Sehun passava grande parte dos dias lhe dando aulas, tanto que se reuniam sempre na sala particular do bruxo (cada bruxo que residia naquela mansão tinha sua própria zona privada). Irene só tinha permissão de entrar em tal sala quando era convidada por Sehun. Irene já possuía dominância dos princípios básicos da magia, algo bem principiante que, em termos mundanos, seria o primário. Todavia, ela queria passar do básico. E quando Sehun veio com a proposta de treiná-la, não pensou duas vezes antes de aceitar. Além dos treinos serem uma ótima oportunidade de aprender mais a respeito de feitiços, se provaram ser uma excelente distração. 

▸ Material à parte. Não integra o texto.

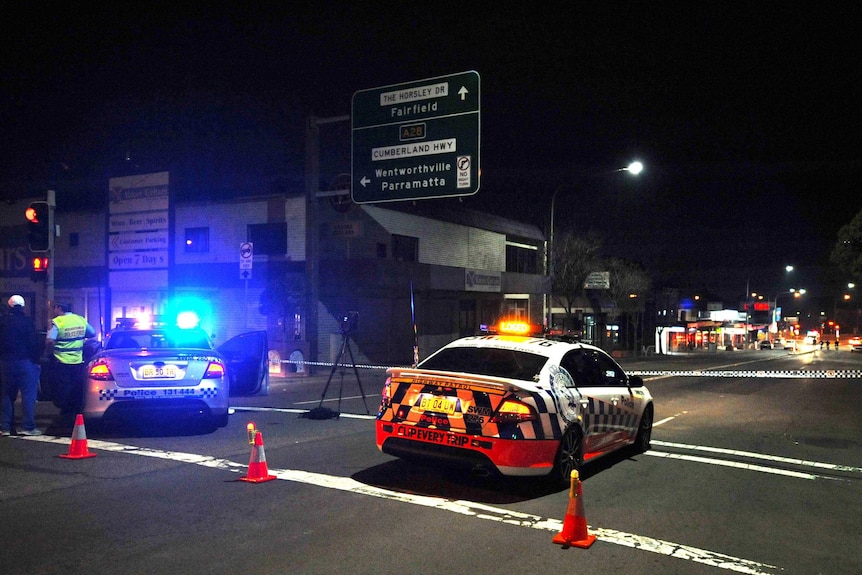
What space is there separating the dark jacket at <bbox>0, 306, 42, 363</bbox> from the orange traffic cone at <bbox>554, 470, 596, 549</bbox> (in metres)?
7.42

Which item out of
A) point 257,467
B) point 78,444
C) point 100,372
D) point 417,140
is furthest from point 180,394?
point 417,140

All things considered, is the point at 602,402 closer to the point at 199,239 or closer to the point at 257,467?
the point at 257,467

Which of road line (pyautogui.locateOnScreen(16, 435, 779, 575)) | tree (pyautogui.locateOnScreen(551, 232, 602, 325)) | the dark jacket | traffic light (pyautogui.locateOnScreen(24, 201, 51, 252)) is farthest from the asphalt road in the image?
tree (pyautogui.locateOnScreen(551, 232, 602, 325))

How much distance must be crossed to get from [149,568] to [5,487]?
9.88 ft

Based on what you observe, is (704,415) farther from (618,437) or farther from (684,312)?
(684,312)

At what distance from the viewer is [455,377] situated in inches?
269

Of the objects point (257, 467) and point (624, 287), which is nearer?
point (257, 467)

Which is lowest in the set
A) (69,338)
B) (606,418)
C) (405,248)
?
(606,418)

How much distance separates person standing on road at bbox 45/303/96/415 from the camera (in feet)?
34.1

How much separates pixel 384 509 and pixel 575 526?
172 centimetres

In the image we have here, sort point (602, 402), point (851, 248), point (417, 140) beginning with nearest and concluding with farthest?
point (602, 402) → point (417, 140) → point (851, 248)

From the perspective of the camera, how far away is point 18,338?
30.2 feet

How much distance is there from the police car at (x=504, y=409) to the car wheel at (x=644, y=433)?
1.10 metres

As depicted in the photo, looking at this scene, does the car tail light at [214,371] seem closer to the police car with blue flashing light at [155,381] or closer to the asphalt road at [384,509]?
the police car with blue flashing light at [155,381]
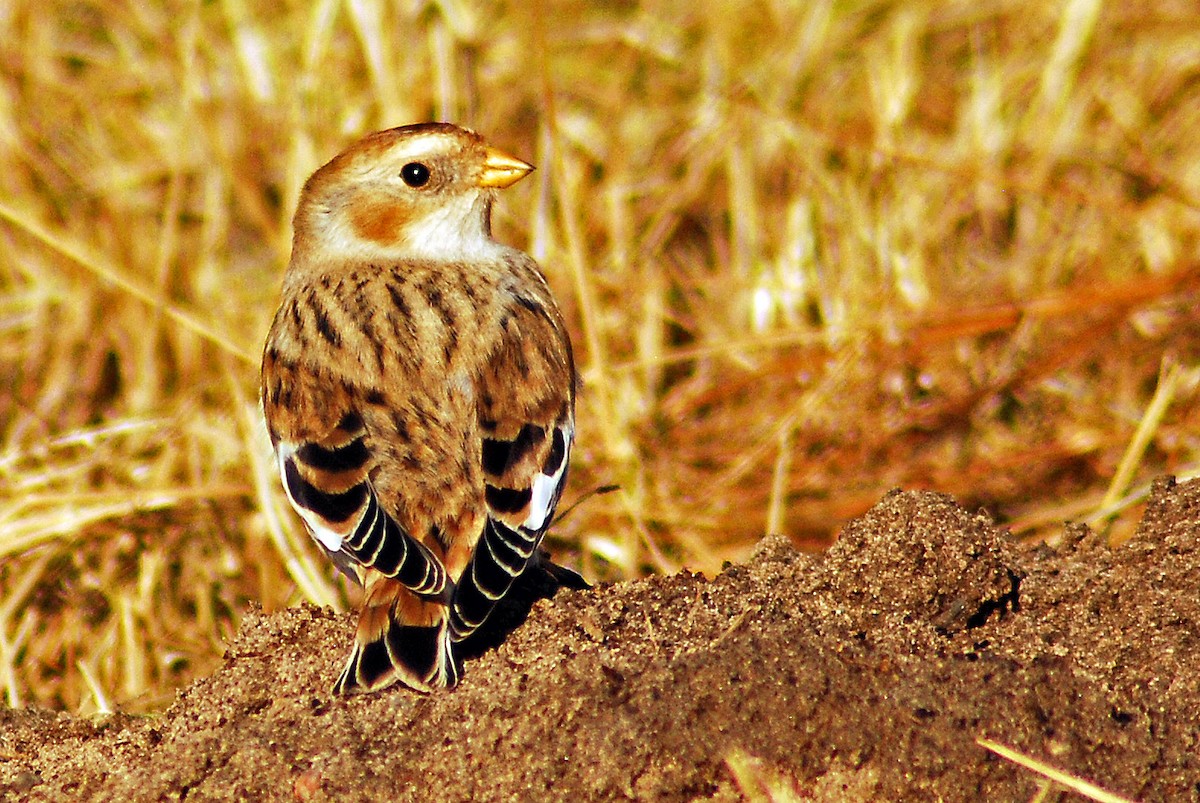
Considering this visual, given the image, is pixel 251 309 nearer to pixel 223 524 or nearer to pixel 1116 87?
pixel 223 524

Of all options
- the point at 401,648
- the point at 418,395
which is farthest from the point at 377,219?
the point at 401,648

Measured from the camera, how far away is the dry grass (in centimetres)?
525

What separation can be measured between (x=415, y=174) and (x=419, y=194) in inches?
2.5

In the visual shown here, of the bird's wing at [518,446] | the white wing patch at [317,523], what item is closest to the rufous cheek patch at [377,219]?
the bird's wing at [518,446]

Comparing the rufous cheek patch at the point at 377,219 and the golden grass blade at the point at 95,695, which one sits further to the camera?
the rufous cheek patch at the point at 377,219

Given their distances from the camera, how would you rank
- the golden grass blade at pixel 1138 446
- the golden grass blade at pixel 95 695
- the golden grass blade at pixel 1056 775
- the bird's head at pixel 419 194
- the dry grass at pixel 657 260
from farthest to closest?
the dry grass at pixel 657 260 < the golden grass blade at pixel 1138 446 < the bird's head at pixel 419 194 < the golden grass blade at pixel 95 695 < the golden grass blade at pixel 1056 775

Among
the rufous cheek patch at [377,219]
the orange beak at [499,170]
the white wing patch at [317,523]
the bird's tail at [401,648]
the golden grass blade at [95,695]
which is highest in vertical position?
the orange beak at [499,170]

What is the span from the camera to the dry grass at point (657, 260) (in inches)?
207

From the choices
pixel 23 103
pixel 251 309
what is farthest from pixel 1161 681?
pixel 23 103

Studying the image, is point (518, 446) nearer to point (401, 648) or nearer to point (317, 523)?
point (317, 523)

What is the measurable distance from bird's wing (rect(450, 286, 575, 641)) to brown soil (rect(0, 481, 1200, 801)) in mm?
126

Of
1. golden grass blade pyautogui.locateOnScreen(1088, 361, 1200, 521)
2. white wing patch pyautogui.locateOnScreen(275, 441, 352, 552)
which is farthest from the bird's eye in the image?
golden grass blade pyautogui.locateOnScreen(1088, 361, 1200, 521)

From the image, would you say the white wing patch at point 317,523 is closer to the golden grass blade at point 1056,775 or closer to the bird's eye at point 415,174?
the bird's eye at point 415,174

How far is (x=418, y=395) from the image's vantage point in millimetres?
3844
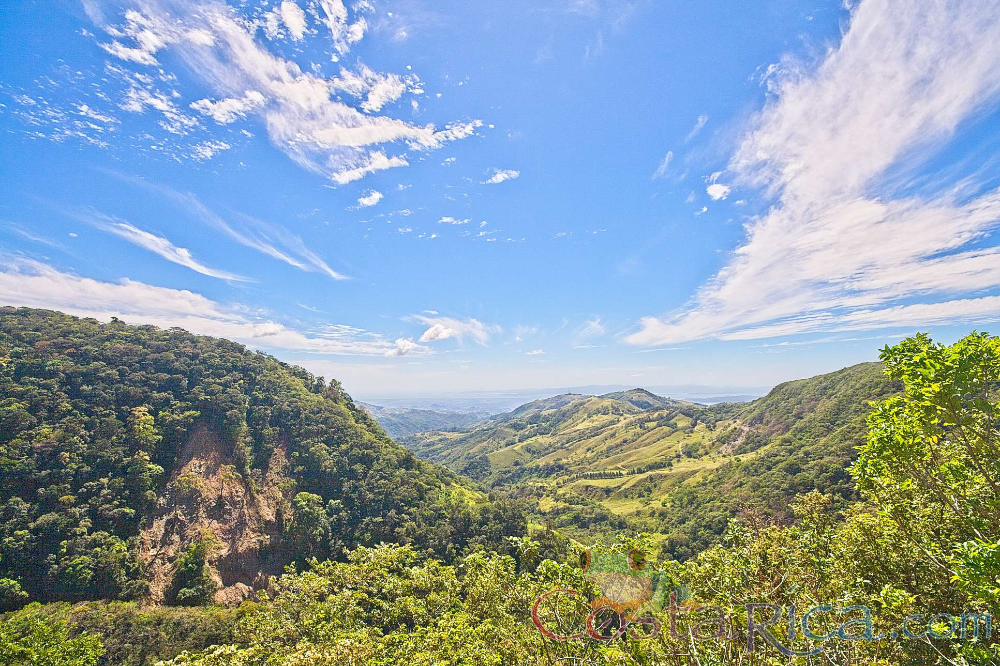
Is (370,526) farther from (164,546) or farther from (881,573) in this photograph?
(881,573)

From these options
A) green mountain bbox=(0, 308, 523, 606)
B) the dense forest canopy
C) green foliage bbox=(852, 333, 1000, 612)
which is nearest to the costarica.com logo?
the dense forest canopy

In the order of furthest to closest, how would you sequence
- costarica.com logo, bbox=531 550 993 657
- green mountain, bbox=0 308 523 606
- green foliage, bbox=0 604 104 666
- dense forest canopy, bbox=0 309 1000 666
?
green mountain, bbox=0 308 523 606
green foliage, bbox=0 604 104 666
dense forest canopy, bbox=0 309 1000 666
costarica.com logo, bbox=531 550 993 657

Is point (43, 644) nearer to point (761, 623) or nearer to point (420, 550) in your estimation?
point (420, 550)

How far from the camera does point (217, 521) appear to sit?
2618 inches

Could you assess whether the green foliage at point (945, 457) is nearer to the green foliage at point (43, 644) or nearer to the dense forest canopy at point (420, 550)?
the dense forest canopy at point (420, 550)

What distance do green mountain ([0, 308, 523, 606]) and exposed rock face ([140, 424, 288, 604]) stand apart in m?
0.23

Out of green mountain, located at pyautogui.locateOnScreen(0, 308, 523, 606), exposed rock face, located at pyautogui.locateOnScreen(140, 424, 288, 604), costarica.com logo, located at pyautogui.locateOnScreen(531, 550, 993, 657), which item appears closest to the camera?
costarica.com logo, located at pyautogui.locateOnScreen(531, 550, 993, 657)

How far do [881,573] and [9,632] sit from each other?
2557 inches

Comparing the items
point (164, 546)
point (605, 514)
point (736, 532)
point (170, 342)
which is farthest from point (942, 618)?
point (605, 514)

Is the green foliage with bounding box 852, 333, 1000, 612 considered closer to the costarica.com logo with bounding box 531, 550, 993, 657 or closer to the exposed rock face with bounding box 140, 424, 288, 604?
the costarica.com logo with bounding box 531, 550, 993, 657

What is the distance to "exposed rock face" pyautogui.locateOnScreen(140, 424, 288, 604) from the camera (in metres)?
58.6

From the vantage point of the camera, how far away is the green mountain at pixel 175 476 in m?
53.2

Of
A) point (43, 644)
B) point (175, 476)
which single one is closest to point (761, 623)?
point (43, 644)

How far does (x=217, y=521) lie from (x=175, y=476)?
12391mm
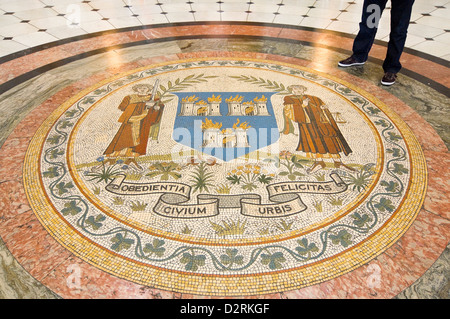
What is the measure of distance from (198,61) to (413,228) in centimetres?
A: 304

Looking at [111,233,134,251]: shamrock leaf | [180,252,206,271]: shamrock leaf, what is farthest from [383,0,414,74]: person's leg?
[111,233,134,251]: shamrock leaf

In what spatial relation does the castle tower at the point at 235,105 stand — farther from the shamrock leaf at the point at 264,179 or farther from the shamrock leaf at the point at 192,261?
the shamrock leaf at the point at 192,261

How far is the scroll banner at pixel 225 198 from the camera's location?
6.88 ft

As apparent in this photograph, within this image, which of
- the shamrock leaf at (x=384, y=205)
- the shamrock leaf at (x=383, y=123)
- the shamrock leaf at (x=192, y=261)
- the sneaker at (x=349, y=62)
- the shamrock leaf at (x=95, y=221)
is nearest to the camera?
the shamrock leaf at (x=192, y=261)

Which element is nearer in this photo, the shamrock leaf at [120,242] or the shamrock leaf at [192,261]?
the shamrock leaf at [192,261]

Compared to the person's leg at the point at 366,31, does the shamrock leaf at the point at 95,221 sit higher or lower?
lower

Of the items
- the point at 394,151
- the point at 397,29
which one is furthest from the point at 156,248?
the point at 397,29

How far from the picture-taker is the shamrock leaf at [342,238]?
1901 mm

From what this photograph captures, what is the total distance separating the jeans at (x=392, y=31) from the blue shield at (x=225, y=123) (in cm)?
139

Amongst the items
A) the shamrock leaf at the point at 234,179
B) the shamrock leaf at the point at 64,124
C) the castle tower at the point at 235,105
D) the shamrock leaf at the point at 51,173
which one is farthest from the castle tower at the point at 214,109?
the shamrock leaf at the point at 51,173

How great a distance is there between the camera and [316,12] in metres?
5.52

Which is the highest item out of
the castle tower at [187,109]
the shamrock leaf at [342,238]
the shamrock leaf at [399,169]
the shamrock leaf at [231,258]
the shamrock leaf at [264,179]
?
the castle tower at [187,109]

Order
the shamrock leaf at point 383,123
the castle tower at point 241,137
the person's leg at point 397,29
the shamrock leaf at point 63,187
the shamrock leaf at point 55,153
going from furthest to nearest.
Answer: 1. the person's leg at point 397,29
2. the shamrock leaf at point 383,123
3. the castle tower at point 241,137
4. the shamrock leaf at point 55,153
5. the shamrock leaf at point 63,187

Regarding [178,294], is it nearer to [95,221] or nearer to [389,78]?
[95,221]
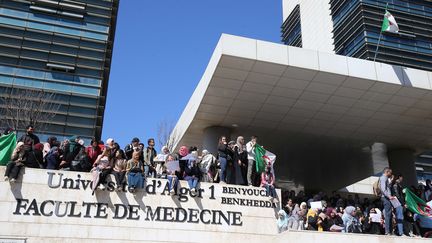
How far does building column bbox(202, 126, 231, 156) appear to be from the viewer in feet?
63.3

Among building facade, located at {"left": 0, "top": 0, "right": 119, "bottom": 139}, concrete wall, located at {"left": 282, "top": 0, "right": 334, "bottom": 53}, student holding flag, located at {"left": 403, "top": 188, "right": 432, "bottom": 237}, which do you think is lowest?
student holding flag, located at {"left": 403, "top": 188, "right": 432, "bottom": 237}

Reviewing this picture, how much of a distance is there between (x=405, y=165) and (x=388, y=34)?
56.5 metres

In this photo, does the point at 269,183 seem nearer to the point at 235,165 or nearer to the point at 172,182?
the point at 235,165

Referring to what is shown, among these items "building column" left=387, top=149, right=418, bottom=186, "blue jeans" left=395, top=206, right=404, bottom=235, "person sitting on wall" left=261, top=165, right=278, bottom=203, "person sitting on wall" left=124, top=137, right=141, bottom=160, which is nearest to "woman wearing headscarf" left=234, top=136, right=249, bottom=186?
"person sitting on wall" left=261, top=165, right=278, bottom=203

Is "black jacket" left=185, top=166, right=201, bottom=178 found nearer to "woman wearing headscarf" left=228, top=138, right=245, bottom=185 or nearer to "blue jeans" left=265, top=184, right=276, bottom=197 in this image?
"woman wearing headscarf" left=228, top=138, right=245, bottom=185

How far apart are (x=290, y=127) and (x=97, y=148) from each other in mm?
9878

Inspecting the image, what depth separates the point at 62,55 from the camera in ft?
215

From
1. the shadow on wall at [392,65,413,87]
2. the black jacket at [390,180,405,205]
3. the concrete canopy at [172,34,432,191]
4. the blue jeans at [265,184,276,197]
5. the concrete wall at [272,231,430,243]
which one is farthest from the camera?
the shadow on wall at [392,65,413,87]

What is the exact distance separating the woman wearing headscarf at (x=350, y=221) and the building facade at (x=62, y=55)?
53816 millimetres

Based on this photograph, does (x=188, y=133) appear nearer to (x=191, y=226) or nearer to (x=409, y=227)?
(x=191, y=226)

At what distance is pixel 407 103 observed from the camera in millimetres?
17219

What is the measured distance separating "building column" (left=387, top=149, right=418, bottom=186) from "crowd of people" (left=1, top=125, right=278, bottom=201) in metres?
11.5

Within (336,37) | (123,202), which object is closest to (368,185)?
(123,202)

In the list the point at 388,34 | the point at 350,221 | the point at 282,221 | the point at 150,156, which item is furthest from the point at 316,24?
the point at 282,221
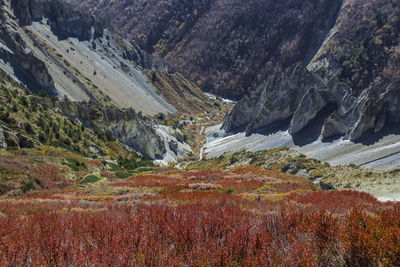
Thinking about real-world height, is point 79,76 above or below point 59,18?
below

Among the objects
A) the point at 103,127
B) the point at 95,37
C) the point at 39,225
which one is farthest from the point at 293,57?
the point at 39,225

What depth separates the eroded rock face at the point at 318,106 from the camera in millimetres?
36125

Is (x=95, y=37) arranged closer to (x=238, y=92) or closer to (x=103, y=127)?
(x=103, y=127)

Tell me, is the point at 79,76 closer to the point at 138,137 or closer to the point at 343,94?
the point at 138,137

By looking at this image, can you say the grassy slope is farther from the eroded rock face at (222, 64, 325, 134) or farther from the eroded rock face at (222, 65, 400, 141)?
the eroded rock face at (222, 64, 325, 134)

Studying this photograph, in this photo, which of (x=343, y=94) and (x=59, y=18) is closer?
(x=343, y=94)

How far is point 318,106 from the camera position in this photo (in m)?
50.6

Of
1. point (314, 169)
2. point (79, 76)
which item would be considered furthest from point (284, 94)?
point (79, 76)

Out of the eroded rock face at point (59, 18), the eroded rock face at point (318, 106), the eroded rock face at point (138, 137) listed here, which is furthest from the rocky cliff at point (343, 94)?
the eroded rock face at point (59, 18)

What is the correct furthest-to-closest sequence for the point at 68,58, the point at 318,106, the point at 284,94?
1. the point at 68,58
2. the point at 284,94
3. the point at 318,106

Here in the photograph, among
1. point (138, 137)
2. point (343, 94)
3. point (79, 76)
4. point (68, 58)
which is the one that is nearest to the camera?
point (343, 94)

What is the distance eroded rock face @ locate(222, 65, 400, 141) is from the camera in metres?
36.1

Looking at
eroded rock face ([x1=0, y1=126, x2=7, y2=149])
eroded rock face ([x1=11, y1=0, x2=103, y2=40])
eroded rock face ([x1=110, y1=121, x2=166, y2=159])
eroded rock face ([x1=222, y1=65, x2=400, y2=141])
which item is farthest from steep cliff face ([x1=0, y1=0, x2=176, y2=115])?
eroded rock face ([x1=222, y1=65, x2=400, y2=141])

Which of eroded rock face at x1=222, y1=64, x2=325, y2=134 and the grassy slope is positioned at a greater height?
eroded rock face at x1=222, y1=64, x2=325, y2=134
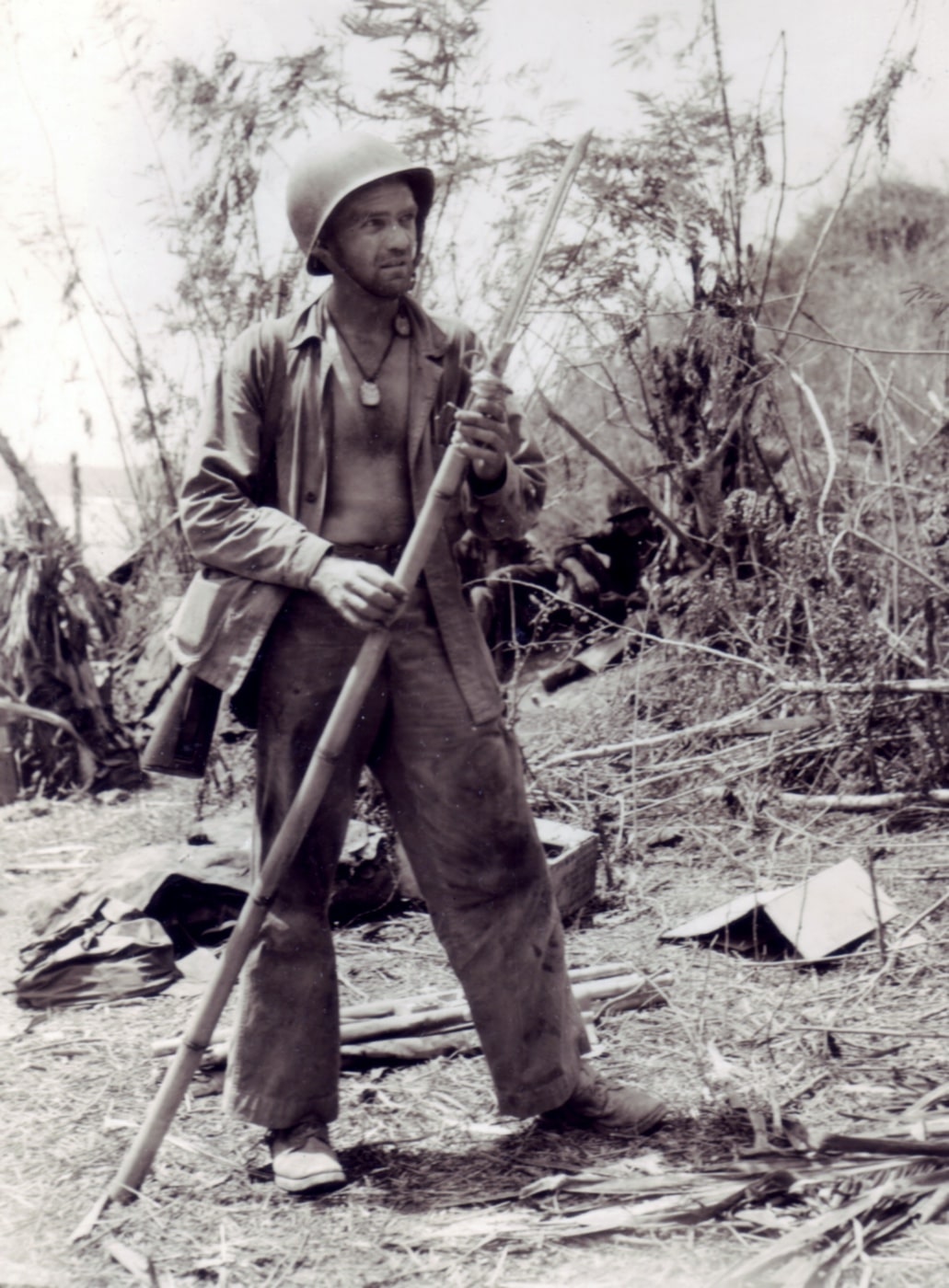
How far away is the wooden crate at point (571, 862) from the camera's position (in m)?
4.23

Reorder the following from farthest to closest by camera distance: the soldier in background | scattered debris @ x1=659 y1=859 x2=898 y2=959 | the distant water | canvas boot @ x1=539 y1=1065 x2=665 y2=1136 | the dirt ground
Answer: the distant water, the soldier in background, scattered debris @ x1=659 y1=859 x2=898 y2=959, canvas boot @ x1=539 y1=1065 x2=665 y2=1136, the dirt ground

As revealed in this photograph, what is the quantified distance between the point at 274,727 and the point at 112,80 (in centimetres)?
452

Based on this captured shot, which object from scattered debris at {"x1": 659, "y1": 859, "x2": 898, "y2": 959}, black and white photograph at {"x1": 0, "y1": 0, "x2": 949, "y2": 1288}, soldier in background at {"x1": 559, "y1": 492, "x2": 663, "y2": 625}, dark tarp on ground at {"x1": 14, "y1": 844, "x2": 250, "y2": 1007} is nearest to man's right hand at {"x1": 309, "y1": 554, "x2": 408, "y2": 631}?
black and white photograph at {"x1": 0, "y1": 0, "x2": 949, "y2": 1288}

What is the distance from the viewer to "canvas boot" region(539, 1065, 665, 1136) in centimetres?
283

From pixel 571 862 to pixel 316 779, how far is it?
6.08 feet

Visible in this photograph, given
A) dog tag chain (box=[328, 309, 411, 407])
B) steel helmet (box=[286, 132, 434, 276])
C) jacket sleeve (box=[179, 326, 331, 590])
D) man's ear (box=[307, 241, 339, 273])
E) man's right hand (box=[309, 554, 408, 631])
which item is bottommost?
man's right hand (box=[309, 554, 408, 631])

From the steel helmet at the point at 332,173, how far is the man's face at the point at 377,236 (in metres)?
0.03

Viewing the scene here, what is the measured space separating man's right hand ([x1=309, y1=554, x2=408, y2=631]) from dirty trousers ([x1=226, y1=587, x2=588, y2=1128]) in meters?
0.18

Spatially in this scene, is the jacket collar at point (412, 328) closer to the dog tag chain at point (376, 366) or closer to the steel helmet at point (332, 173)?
the dog tag chain at point (376, 366)

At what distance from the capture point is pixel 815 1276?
2201 mm

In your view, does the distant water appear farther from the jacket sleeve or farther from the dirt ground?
the jacket sleeve

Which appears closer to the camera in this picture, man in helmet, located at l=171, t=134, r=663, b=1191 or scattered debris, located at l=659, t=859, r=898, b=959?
man in helmet, located at l=171, t=134, r=663, b=1191

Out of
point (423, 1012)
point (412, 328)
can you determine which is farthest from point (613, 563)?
point (412, 328)

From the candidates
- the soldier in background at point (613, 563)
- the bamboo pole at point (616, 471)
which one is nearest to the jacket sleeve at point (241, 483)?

— Sempre canalize a pessoa que deseja encontrar através de algum objeto que pertença a ela — Sehun orientou durante certo ponto da aula sobre feitiço de localização. 

Sehun tinha o costume de perguntar se Irene dormiu bem e se havia tomado café da manhã antes de todos os treinos. Geralmente, a resposta da primeira pergunta era uma meia verdade. Os pesadelos de Irene eram frequentes, mas nada que ela viesse a se lembrar quando acordava. Irene sentia o corpo e a cabeça pesados todas as manhãs e um gosto amargo na boca, que sempre a impedia de tomar café da manhã após despertar. No entanto, ao final de cada treino, Sehun a arrastava até a cozinha e preparava um sanduíche e um suco fresco da preferência da garota. Sehun parecia um irmão que Irene, secretamente, sempre desejou ter. 

Acompanhou o andar elegante do rapaz até uma das poltronas acolchoadas e assim que ele se virou notou que na mão dele tinha uma figura conhecida.

— O urso da Seulgi? — Ergueu uma sobrancelha, mais uma vez estava com a pelúcia que a colega de quarto tinha lhe emprestado para dormir em sua primeira noite de tormenta.

Nesses dias que se passaram, descobriu mais coisas sobre Seulgi. Como, por exemplo: o fato dela ter sido acolhida pelos bruxos quando tinha apenas seis anos. Seulgi lhe confidenciou que a mãe biológica era muito amiga de Baekhyun e o fez prometer que, se algo acontecesse a ela, ele cuidaria de sua filha.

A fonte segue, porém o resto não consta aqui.